_Exercise aim:_ Edit the rows from the line containing "As this image" up to and including the line containing "0.52 meters": replace "lens" with "camera", change nothing else, and give back only those lines.

================

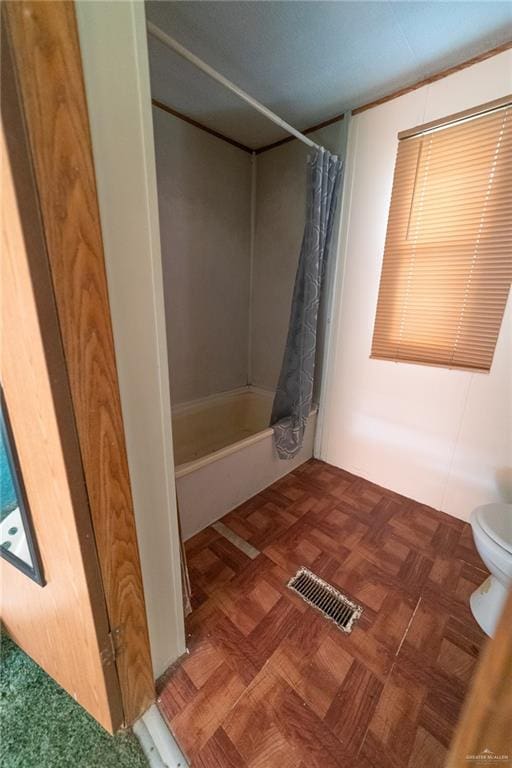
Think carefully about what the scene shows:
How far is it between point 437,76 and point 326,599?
8.44ft

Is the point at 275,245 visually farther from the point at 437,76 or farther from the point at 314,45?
the point at 437,76

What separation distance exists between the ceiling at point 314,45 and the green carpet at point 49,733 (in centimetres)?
252

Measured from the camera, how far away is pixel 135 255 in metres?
0.62

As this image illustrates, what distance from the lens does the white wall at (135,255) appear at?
0.52 meters

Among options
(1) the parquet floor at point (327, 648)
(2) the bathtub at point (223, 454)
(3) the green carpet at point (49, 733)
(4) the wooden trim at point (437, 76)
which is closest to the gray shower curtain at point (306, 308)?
(2) the bathtub at point (223, 454)

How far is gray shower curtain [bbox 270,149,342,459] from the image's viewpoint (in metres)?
1.67

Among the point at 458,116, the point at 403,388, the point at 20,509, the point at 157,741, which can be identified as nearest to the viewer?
the point at 20,509

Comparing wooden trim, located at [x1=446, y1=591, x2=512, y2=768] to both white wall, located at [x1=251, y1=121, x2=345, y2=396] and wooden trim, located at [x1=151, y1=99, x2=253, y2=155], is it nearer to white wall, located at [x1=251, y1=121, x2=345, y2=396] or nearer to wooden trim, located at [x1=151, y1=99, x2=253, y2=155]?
white wall, located at [x1=251, y1=121, x2=345, y2=396]

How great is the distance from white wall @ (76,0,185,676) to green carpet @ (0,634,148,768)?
0.90 feet

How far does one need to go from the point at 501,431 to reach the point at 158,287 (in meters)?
1.80

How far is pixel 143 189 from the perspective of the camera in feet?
2.00

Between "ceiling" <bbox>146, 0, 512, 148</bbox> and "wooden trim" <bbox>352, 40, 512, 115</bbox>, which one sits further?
"wooden trim" <bbox>352, 40, 512, 115</bbox>

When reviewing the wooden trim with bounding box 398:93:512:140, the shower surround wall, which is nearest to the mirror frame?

================

_Expected answer:_
As this image illustrates, what distance from the camera does the white wall at (135,255) appear at?
0.52 meters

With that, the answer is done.